» Testo fornito:

Assemblee straordinarie, nuovi equilibri e pure un’espulsione. Siamo ancora nel 1992, è la terza puntata de “Il Collegio”. Il docu-reality di Rai2 continua a mietere ascolti di tutto riguardo (con 2.476.000 spettatori e il 10,56% di share, ieri ha persino battuto Canale 5 e il film di Leonardo Pieraccioni “Se son rose…” in prima visione, fermo al 7,99%). Anche i contenuti sorprendono e creano discussioni sui social. Scopriamo la “top 5” dell’ultima puntata.

Aurora Morabito è ufficialmente entrata nella storia del programma. Il motivo? Una volta scoperto di essere stata espulsa dal programma per aver mandato a quel paese il sorvegliante, la collegiale ha riservato lo stesso trattamento al temuto preside. “Vada a fan**o pure lei, così me ne vado in bellezza”, sono state le parole della ragazza. “Non mi pento di nulla, è raro che io mi penta delle cose che faccio”, ha detto poi nel confessionale, senza rimorso alcuno. Non era mai successo nelle precedenti quattro edizioni. Anche altri due alunni, Simone Bettin e Marco Crivellini, i più irrequieti della classe, rischiano la sua stessa sorte (che potrebbe già avvenire nella prossima puntata).

Il vero momento cult della puntata è stato il karaoke della temuta (neanche troppo) Maria Rosa Petolicchio, eletta in questa puntata Preside vicaria. La prof di matematica e scienze si è esibita davanti ai collegiali sulle note di “Nel blu dipinto di blu”. Un momento inedito, che ha mostrato l’integerrima Petolicchio in una veste del tutto inedita. “La Peti che canta ti fa capire che il cringe non ha mai fine. Quanto dura questa tortura?”, ha sghignazzato Giulia Scarano, l’alunna con il caciocavallo.

A “Il Collegio” c’è anche spazio per affrontare temi più delicati come il razzismo. Durante una lezione con il prof Raina su Nelson Mandela, l’alunna Usha Teoli ha raccontato la discriminazione vissuta sulla sua pelle. “Sono sempre disposta ad aiutare gli altri ma le persone non accettano il mio aiuto perché sono diversa. Potrei anche dire ‘vabbè, non è niente’ ma mi fa male il gesto”, è scoppiata in lacrime. La ragazza, di origini indiane, è stata adottata da una famiglia di Piombino.

Ma per stare dentro “Il Collegio”, si sa, bisogna anche seguire le regole più dure. Così i collegiali sono stati “allietati” con un pranzo con il cervello bollito e con una colazione con l’olio di fegato di merluzzo. “Se ti senti male e vuoi vomitare, chiamo l’olio di merluzzo che lui sa cosa fare”, ha scherzato Giulia in confessionale, dopo aver rischiato di “rimettere”.

Menzione d’onore anche per il romagnolo Alessandro Andreini, uno dei personaggi più spassosi di questa edizione. In questa puntata non solo è stato eletto rappresentante di classe, ma ha anche approfondito il suo rapporto con le verdure. “Ho addomesticato un’ortica e ho iniziato a fargli le coccole e le carezze”, ha raccontato a uno dei professori del programma, lasciandolo stupefatto.

» Informazioni:
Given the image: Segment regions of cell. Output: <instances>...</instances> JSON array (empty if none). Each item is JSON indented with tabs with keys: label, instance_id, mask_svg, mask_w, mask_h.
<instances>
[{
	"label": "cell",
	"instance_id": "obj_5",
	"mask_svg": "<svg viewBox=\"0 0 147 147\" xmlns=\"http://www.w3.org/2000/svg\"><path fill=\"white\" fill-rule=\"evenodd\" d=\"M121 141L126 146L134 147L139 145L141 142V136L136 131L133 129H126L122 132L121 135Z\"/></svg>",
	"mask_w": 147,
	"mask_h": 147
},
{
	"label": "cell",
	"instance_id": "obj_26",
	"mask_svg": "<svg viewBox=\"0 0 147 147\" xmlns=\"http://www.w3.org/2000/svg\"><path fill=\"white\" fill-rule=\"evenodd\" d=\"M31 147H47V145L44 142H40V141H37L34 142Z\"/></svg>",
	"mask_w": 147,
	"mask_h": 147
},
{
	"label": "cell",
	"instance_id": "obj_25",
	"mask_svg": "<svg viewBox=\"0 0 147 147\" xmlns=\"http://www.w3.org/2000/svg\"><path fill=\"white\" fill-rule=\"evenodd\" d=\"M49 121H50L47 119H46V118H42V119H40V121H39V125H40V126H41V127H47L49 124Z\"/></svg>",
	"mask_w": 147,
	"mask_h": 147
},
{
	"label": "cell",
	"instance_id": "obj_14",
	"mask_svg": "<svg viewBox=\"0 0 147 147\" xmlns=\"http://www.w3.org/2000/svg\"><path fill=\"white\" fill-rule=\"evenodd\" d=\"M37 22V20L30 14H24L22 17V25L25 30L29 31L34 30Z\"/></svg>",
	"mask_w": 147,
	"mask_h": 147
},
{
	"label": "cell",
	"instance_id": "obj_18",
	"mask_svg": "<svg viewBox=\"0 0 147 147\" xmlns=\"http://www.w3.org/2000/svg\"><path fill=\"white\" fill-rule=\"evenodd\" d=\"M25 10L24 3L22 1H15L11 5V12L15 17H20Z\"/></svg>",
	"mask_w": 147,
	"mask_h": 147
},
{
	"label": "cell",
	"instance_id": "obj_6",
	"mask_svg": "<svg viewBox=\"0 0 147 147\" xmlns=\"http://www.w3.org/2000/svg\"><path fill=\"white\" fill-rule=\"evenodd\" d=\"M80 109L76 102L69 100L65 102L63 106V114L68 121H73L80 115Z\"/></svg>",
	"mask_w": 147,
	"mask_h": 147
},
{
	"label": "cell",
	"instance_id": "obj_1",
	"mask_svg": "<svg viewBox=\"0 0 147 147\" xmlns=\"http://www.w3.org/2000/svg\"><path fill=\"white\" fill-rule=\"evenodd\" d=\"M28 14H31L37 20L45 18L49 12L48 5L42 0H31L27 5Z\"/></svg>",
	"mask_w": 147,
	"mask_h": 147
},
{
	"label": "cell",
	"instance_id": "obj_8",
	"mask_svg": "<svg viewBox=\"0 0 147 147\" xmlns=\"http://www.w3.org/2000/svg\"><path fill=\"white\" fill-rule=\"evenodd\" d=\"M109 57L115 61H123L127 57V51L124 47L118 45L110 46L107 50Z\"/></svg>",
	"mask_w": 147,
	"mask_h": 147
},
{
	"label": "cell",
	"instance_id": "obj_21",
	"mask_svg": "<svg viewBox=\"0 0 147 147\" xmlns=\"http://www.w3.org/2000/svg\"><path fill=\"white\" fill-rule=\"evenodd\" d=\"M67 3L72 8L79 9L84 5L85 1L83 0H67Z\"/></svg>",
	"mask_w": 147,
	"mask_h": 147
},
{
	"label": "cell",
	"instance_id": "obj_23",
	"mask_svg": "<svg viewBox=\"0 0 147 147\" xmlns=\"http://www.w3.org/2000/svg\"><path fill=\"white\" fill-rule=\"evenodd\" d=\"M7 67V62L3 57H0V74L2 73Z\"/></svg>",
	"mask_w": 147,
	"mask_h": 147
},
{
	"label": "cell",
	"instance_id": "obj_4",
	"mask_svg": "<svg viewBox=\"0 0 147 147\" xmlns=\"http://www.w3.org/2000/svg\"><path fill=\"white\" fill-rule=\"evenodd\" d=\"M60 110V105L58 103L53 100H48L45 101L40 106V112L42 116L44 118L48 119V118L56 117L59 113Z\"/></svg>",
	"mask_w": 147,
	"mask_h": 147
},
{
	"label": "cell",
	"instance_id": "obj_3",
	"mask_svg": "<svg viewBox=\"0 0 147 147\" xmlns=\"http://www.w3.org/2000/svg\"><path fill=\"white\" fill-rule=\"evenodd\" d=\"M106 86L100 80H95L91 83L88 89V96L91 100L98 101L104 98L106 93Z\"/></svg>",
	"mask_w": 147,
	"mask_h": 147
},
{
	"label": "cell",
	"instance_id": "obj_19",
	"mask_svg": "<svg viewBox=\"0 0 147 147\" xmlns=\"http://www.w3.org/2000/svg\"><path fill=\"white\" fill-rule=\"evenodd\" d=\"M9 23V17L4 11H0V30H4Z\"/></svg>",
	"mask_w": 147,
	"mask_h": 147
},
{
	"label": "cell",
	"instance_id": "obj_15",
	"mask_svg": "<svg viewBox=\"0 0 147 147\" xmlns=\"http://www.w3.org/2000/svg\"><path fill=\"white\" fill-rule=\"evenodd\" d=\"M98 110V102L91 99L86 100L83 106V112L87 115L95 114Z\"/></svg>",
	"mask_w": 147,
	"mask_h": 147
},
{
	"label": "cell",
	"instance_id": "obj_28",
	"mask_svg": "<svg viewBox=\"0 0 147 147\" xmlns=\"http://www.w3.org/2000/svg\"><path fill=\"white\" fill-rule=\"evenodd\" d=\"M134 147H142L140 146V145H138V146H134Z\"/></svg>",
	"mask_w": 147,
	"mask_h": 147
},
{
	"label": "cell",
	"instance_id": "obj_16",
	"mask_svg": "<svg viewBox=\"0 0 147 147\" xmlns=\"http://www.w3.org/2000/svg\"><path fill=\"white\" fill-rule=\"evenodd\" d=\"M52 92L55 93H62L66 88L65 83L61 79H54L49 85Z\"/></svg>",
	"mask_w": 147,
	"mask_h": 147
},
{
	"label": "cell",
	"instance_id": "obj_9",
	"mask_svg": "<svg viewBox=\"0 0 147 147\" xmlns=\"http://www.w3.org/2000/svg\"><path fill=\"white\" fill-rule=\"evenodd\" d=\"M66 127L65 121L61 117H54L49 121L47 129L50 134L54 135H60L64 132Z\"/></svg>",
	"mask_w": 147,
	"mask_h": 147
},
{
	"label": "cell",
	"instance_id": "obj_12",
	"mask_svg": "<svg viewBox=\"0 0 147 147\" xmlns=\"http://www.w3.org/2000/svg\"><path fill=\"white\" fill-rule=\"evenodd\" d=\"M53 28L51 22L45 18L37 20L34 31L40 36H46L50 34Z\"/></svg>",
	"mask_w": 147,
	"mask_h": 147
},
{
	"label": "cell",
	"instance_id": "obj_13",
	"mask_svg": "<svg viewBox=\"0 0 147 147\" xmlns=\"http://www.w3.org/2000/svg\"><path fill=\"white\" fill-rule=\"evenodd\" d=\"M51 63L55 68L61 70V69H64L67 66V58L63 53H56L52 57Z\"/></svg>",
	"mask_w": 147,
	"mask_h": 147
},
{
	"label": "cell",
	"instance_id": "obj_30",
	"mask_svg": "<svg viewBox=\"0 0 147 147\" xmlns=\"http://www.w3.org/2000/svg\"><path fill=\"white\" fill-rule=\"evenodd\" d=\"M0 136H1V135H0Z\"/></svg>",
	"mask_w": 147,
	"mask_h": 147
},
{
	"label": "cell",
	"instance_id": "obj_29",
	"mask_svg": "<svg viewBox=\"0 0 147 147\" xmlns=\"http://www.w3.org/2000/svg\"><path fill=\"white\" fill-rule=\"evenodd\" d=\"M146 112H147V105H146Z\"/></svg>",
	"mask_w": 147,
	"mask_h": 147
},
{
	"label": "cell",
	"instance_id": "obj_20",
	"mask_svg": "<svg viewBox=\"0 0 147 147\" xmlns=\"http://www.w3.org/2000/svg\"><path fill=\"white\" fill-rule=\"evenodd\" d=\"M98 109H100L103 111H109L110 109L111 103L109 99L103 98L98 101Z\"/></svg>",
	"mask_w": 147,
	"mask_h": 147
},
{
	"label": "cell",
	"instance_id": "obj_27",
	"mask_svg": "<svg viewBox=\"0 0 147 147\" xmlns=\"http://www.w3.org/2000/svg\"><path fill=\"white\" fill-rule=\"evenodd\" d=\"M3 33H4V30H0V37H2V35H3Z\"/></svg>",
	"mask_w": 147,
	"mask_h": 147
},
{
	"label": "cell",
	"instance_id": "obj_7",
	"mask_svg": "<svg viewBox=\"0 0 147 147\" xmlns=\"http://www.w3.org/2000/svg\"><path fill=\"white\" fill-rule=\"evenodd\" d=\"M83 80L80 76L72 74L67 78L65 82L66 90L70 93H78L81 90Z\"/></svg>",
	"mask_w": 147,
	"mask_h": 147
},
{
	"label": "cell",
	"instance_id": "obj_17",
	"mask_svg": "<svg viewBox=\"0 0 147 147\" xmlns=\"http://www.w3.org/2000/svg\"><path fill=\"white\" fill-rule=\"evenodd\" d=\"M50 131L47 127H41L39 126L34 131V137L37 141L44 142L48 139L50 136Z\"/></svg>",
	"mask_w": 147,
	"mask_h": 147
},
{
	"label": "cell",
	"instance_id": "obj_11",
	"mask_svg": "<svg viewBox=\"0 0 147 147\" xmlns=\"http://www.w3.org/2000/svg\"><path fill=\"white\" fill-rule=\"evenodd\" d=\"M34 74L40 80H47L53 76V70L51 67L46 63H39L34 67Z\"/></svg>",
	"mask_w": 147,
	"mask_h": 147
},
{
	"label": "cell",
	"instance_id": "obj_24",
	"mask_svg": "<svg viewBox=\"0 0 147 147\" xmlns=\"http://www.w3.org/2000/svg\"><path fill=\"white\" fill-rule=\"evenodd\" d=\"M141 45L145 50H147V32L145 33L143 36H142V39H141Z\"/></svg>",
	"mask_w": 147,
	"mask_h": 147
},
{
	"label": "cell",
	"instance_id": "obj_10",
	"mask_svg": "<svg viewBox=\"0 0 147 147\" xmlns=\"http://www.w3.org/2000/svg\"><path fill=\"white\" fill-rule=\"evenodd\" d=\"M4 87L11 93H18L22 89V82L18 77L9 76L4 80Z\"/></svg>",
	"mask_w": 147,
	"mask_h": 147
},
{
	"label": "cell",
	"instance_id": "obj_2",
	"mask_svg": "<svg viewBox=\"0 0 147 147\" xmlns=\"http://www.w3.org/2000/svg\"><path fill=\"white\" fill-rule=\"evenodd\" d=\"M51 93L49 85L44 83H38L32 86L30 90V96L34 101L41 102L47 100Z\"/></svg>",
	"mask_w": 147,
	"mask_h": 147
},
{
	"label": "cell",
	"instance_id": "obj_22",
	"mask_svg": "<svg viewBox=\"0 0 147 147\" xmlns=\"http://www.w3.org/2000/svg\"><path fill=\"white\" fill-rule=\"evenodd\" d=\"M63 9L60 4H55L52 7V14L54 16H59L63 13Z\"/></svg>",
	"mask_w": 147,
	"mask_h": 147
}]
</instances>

» Consegna A:
Riporta il passo del testo fornito a partire da "Aurora Morabito è" e proseguendo fino a "nella prossima puntata).", sostituendo "sorvegliante" con "custode".
» Consegna B:
Riassumi il testo fornito in tre frasi.

» Risultato A:
Aurora Morabito è ufficialmente entrata nella storia del programma. Il motivo? Una volta scoperto di essere stata espulsa dal programma per aver mandato a quel paese il custode, la collegiale ha riservato lo stesso trattamento al temuto preside. “Vada a fan**o pure lei, così me ne vado in bellezza”, sono state le parole della ragazza. “Non mi pento di nulla, è raro che io mi penta delle cose che faccio”, ha detto poi nel confessionale, senza rimorso alcuno. Non era mai successo nelle precedenti quattro edizioni. Anche altri due alunni, Simone Bettin e Marco Crivellini, i più irrequieti della classe, rischiano la sua stessa sorte (che potrebbe già avvenire nella prossima puntata).

» Risultato B:
La terza puntata de "Il Collegio", ambientata nel 1992, ha registrato 2.476.000 spettatori e il 10,56% di share, superando Canale 5. Aurora Morabito, espulsa per aver mandato a quel paese il sorvegliante, ha riservato lo stesso trattamento al preside, fatto mai avvenuto nelle quattro edizioni precedenti. Tra gli altri momenti figurano il karaoke della prof Petolicchio, il racconto di Usha Teoli sulla discriminazione subita, i pasti a base di cervello bollito e olio di fegato di merluzzo e l'elezione di Alessandro Andreini a rappresentante di classe.